A dysfunctional household learns the value of family over the course of six seasons
Brianna Lelieur | Entertainment Editor
“Schitt’s Creek” is a recently concluded show that has been around for six seasons. The series starts with an incredibly dysfunctional family that is filthy rich, and becomes flat broke in a matter of minutes. They are then dropped in a random, middle-of-nowhere town that the main character, Johnny Rose, had bought for his son, David, as a joke. From there, viewers see their journey and evolution into figuring out how the real world works, and how to become productive members of society.
Now coming full circle, the show has finally reached its end. The show closed on a happy note, with the finale focusing on a message that the characters were glad they lost their money in the beginning, because it allowed them to become better, happier people.
The show’s last season’s best feature was well executed character development. They ensured that the characters still retained a lot of key aspects of their former lives, and didn’t completely make them something they were not.
An example of this was with Alexis Rose; she started out super rich, always sassy and in a hurry, looking for the next place to go and see. However, we see her develop into a woman who learns to appreciate taking a break once in a while, and learning that there is a lot more to life than always being on the go.

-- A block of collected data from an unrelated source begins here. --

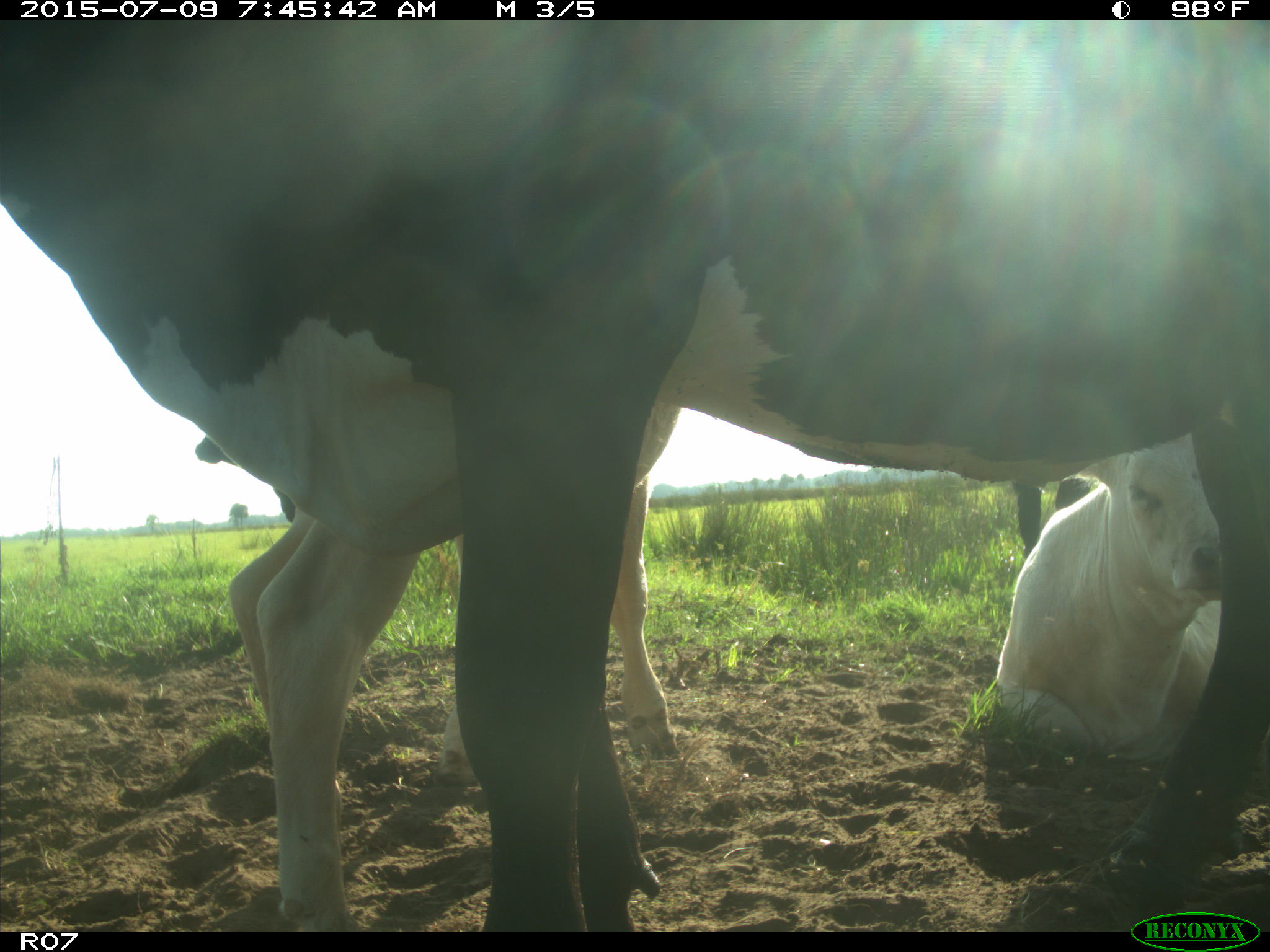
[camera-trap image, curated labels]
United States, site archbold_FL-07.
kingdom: Animalia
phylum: Chordata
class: Mammalia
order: Artiodactyla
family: Bovidae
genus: Bos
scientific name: Bos taurus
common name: domestic cow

By the finale, she knows that sometimes it is better to have great company — whether it’s with family, a partner or friends — than doing what is “cool” at the time. However, despite the fact they calmed her down a bit, the itch of belonging in a big city always lingered in her. They didn’t write that off, and she didn’t transition into a completely different character.
“Schitt’s Creek” is a basic Family Dysfunction TV show — it makes the viewer feel like a part of the fame point can relate to them.
Overall review: It’s a decent show, and while I don’t think I’ll be rewatching it, I would definitely recommend it.